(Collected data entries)
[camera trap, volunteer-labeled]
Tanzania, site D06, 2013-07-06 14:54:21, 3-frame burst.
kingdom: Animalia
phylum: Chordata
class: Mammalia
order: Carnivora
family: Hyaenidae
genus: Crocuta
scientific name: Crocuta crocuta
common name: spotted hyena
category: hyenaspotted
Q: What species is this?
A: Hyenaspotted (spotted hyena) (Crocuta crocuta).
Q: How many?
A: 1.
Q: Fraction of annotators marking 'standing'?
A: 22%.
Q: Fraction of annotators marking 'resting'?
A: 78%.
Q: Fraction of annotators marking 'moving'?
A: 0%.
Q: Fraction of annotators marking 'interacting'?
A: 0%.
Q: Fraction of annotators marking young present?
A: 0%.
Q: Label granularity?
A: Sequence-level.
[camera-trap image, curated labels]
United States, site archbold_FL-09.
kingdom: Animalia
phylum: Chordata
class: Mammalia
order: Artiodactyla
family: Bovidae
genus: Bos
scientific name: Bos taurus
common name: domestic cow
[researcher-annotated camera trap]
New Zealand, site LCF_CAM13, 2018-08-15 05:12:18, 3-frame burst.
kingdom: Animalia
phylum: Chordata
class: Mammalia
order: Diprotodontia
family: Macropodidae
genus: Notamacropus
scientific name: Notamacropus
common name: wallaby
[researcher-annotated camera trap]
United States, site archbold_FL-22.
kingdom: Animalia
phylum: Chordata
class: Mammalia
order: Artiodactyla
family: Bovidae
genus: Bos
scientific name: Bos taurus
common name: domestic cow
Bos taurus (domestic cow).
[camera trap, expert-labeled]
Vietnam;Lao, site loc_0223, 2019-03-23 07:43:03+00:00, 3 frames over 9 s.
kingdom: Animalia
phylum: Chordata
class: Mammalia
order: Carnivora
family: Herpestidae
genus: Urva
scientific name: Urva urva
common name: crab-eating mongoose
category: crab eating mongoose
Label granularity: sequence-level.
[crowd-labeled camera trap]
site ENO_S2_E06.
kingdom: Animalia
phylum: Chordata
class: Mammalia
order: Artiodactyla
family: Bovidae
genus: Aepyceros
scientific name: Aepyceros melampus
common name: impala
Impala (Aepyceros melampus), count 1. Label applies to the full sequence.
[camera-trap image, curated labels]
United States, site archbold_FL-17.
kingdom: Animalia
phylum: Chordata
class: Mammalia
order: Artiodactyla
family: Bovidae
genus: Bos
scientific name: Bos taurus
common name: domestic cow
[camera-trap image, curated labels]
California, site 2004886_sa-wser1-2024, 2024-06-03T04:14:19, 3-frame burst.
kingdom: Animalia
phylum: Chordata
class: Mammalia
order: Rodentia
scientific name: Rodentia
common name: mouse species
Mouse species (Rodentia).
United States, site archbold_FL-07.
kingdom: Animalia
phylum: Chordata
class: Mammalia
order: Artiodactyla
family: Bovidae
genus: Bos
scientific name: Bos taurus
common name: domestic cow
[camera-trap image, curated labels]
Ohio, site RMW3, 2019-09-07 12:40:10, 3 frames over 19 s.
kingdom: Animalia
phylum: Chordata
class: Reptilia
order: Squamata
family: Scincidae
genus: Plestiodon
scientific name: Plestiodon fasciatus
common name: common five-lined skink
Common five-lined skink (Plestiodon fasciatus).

THE PROBLEM
Please quote the data above in full, with no line missing.

ANSWER AREA
[camera trap, volunteer-labeled]
Tanzania, site D06, 2013-07-06 14:54:21, 3-frame burst.
kingdom: Animalia
phylum: Chordata
class: Mammalia
order: Carnivora
family: Hyaenidae
genus: Crocuta
scientific name: Crocuta crocuta
common name: spotted hyena
category: hyenaspotted
Q: What species is this?
A: Hyenaspotted (spotted hyena) (Crocuta crocuta).
Q: How many?
A: 1.
Q: Fraction of annotators marking 'standing'?
A: 22%.
Q: Fraction of annotators marking 'resting'?
A: 78%.
Q: Fraction of annotators marking 'moving'?
A: 0%.
Q: Fraction of annotators marking 'interacting'?
A: 0%.
Q: Fraction of annotators marking young present?
A: 0%.
Q: Label granularity?
A: Sequence-level.
[camera-trap image, curated labels]
United States, site archbold_FL-09.
kingdom: Animalia
phylum: Chordata
class: Mammalia
order: Artiodactyla
family: Bovidae
genus: Bos
scientific name: Bos taurus
common name: domestic cow
[researcher-annotated camera trap]
New Zealand, site LCF_CAM13, 2018-08-15 05:12:18, 3-frame burst.
kingdom: Animalia
phylum: Chordata
class: Mammalia
order: Diprotodontia
family: Macropodidae
genus: Notamacropus
scientific name: Notamacropus
common name: wallaby
[researcher-annotated camera trap]
United States, site archbold_FL-22.
kingdom: Animalia
phylum: Chordata
class: Mammalia
order: Artiodactyla
family: Bovidae
genus: Bos
scientific name: Bos taurus
common name: domestic cow
Bos taurus (domestic cow).
[camera trap, expert-labeled]
Vietnam;Lao, site loc_0223, 2019-03-23 07:43:03+00:00, 3 frames over 9 s.
kingdom: Animalia
phylum: Chordata
class: Mammalia
order: Carnivora
family: Herpestidae
genus: Urva
scientific name: Urva urva
common name: crab-eating mongoose
category: crab eating mongoose
Label granularity: sequence-level.
[crowd-labeled camera trap]
site ENO_S2_E06.
kingdom: Animalia
phylum: Chordata
class: Mammalia
order: Artiodactyla
family: Bovidae
genus: Aepyceros
scientific name: Aepyceros melampus
common name: impala
Impala (Aepyceros melampus), count 1. Label applies to the full sequence.
[camera-trap image, curated labels]
United States, site archbold_FL-17.
kingdom: Animalia
phylum: Chordata
class: Mammalia
order: Artiodactyla
family: Bovidae
genus: Bos
scientific name: Bos taurus
common name: domestic cow
[camera-trap image, curated labels]
California, site 2004886_sa-wser1-2024, 2024-06-03T04:14:19, 3-frame burst.
kingdom: Animalia
phylum: Chordata
class: Mammalia
order: Rodentia
scientific name: Rodentia
common name: mouse species
Mouse species (Rodentia).
United States, site archbold_FL-07.
kingdom: Animalia
phylum: Chordata
class: Mammalia
order: Artiodactyla
family: Bovidae
genus: Bos
scientific name: Bos taurus
common name: domestic cow
[camera-trap image, curated labels]
Ohio, site RMW3, 2019-09-07 12:40:10, 3 frames over 19 s.
kingdom: Animalia
phylum: Chordata
class: Reptilia
order: Squamata
family: Scincidae
genus: Plestiodon
scientific name: Plestiodon fasciatus
common name: common five-lined skink
Common five-lined skink (Plestiodon fasciatus).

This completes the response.